Monday, September 23, 2024

The Good, The Bad, And The Ugly

 

The good:

Congressional leaders announced an agreement Sunday on a short-term spending bill that will fund federal agencies for about three months, averting a possible partial government shutdown when the new budget year begins Oct. 1 and pushing final decisions until after the November election.

Temporary spending bills generally fund agencies at current levels, but an additional $231 million was included to bolster the Secret Service after the two assassination attempts against Republican presidential nominee Donald Trump, and additional money was added to aid with the presidential transition, among other things.

Lawmakers have struggled to get to this point as the current budget year winds to a close at month’s end. At the urging of the most conservative members of his conference, House Speaker Mike Johnson, R-La., had linked temporary funding with a mandate that would have compelled states to require proof of citizenship when people register to vote.

But Johnson abandoned that approach to reach an agreement, even as Trump insisted there should not be a stop-gap measure without the voting requirement.

Bipartisan negotiations began in earnest shortly after that, with leadership agreeing to extend funding into mid-December. That gives the current Congress the ability to fashion a full-year spending bill after the Nov. 5 election, rather than push that responsibility to the next Congress and president...

Getting this out of the way before the election is good;  not letting Republicans attach a showboating proof of citizenship test to the CR is better;  Trump losing his bid to sabotage government funding is best.

The bad:

Former President Donald Trump suggested he could efficiently conduct mass deportations if reelected because immigrants have "serial numbers." 

In a Sunday interview on Full Measure, host Sharyl Attkisson challenged Trump on his promise of mass deportations.

"Don't you think the first time there is an image on television of a family tearfully being told to board a bus that that whole program would end?" Attkisson asked.

"That's right," Trump said. "You take a young woman with two beautiful children, and you put her on a bus, and it ends up on the front page of every newspaper. It makes it a lot harder."

"So yes to mass deportation, even of women and children," he continued. "You put one wrong person onto a bus or onto an airplane, and your radical left lunatics will try and make it sound like the worst thing that's ever happened."

Trump said that he would work with local authorities to round up immigrants by "serial numbers." 

"But we're getting the criminals out, and we're going to do that fast, and we know who they are, and the local police know their names, and they know their serial numbers," he insisted. "They know everything about them."

"We're not a dumping ground," he added. "We're going to get all of those people out, and we're going to get them out fast."  (our emphasis)

This is white nationalist fascism, pure and simple.  This is the kind of divisive hate and prejudice that our country fought against in WWII, and it's right here, right now in America.  By now, people know who he is, so anyone who votes for this dangerous fascist buffoon at this stage is a dangerous fascist buffoon, too.

The ugly

Several top operatives on Republican Mark Robinson’s campaign for North Carolina governor have stepped down, just days after a CNN report uncovered inflammatory comments the candidate made on a porn website.

Robinson’s campaign announced Sunday evening that general consultant and senior adviser Conrad Pogorzelski III, campaign manager Chris Rodriguez, finance director Heather Whillier and deputy campaign manager Jason Rizk have stepped down from the campaign.

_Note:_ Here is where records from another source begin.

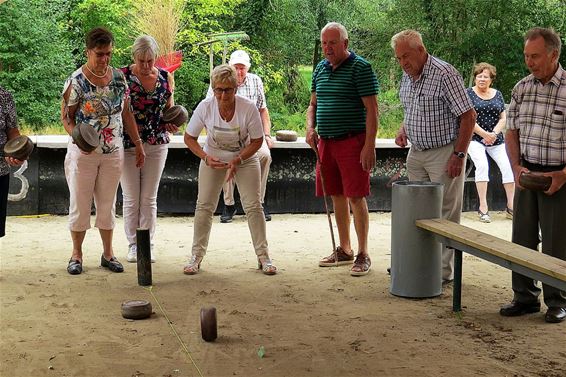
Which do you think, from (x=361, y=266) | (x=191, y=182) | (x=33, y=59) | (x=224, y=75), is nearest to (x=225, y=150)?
(x=224, y=75)

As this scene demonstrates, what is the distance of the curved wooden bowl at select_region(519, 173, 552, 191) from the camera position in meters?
5.27

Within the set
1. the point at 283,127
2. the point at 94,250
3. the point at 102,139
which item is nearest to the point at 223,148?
the point at 102,139

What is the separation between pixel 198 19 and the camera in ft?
55.1

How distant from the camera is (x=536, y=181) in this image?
529 cm

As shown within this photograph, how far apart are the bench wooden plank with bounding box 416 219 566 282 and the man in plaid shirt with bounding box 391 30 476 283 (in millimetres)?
470

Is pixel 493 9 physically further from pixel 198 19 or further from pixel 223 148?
pixel 223 148

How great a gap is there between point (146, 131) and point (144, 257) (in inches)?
41.7

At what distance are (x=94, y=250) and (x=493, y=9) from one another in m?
10.6

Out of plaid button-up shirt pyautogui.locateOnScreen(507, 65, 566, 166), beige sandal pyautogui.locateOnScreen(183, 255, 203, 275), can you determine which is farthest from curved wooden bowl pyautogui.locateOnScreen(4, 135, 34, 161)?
plaid button-up shirt pyautogui.locateOnScreen(507, 65, 566, 166)

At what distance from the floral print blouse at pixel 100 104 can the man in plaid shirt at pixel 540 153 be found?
2.68 meters

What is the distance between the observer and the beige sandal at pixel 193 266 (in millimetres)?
6840

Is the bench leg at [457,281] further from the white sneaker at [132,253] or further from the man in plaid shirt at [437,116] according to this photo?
the white sneaker at [132,253]

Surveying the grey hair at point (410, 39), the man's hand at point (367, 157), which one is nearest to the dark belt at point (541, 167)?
the grey hair at point (410, 39)

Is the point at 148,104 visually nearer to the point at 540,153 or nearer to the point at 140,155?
the point at 140,155
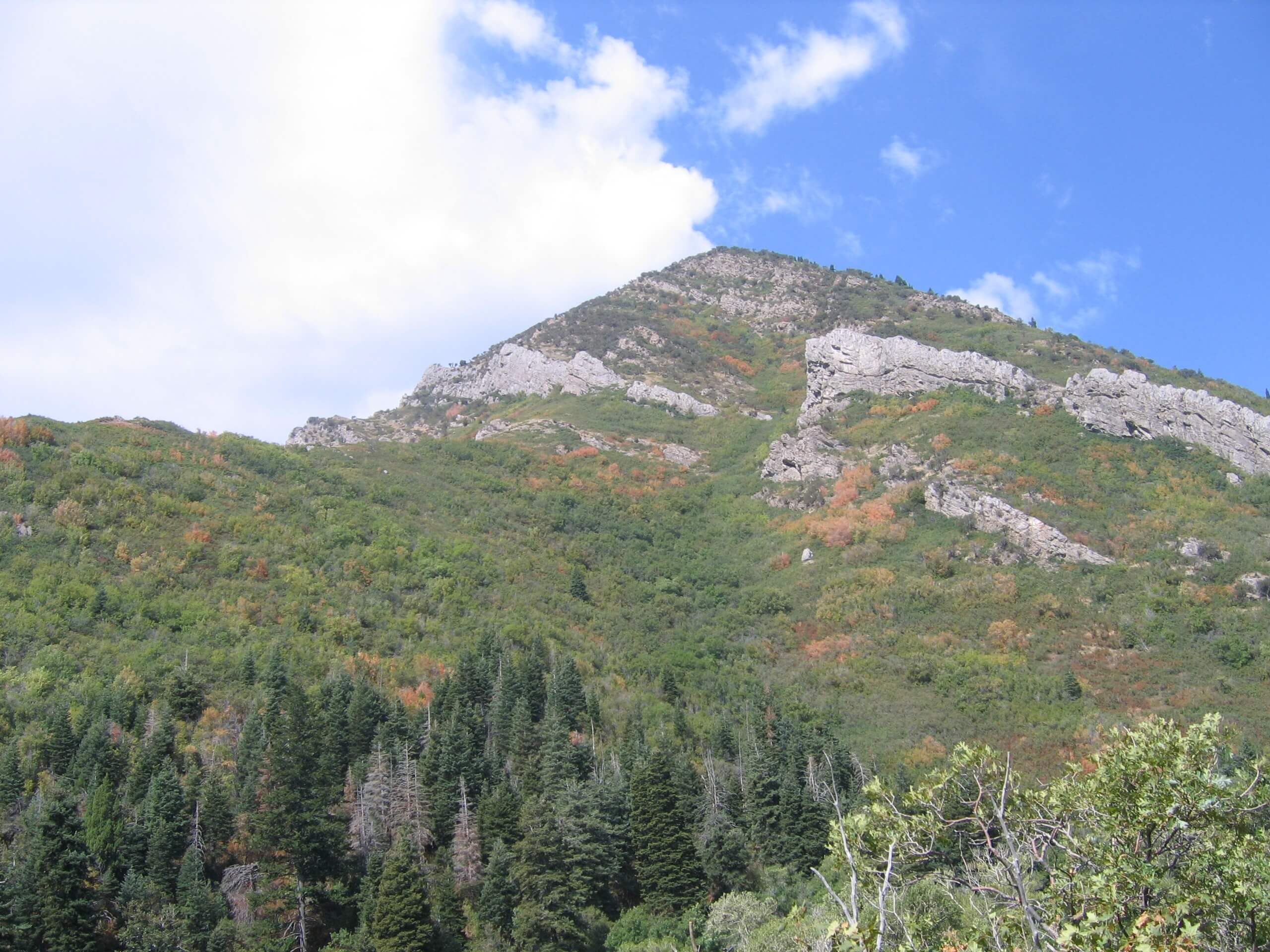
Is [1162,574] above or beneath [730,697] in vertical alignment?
above

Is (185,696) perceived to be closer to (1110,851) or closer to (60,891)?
(60,891)

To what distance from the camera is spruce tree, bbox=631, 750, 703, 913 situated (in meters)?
37.3

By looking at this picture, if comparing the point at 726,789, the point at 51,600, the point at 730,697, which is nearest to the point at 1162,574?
the point at 730,697

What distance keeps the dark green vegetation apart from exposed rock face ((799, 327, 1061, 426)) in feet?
13.7

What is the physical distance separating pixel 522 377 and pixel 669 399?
25958 mm

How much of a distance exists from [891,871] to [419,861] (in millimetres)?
32488

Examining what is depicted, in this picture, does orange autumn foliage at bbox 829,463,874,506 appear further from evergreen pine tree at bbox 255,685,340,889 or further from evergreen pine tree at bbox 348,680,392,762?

Pogorzelski confirmed the news when reached by CNN.

“The reports are true that I, along with others from the campaign have left of our own accord,” he told CNN in a statement.

Pogorzelski also named additional officials who left the campaign: deputy finance director Caroline Winchester, political director John Kontoulas, political director Jackson Lohrer and director of operations Patrick Riley.

The departures come in the aftermath of a CNN report uncovering inflammatory comments the lieutenant governor and Republican nominee for governor made on a pornography website message board over a decade ago. The lewd comments included Robinson describing himself as a “black Nazi” and how he used to go “peeping” on women at a public gym when he was 14 years old.

Robinson has a long history of making inflammatory statements but the newly unearthed message board posts go a step beyond.

Robinson listed his full name on his profile for Nude Africa, a pornographic website that includes a message board, as well as an email address he used on numerous websites across the internet for decades...

Ugly man.  Ugly ideas.  Ugly campaign.  Allow us a prediction:  not only is "black Nazi" Robinson toast, but his presence on the ballot will help Harris-Walz carry North Carolina in November.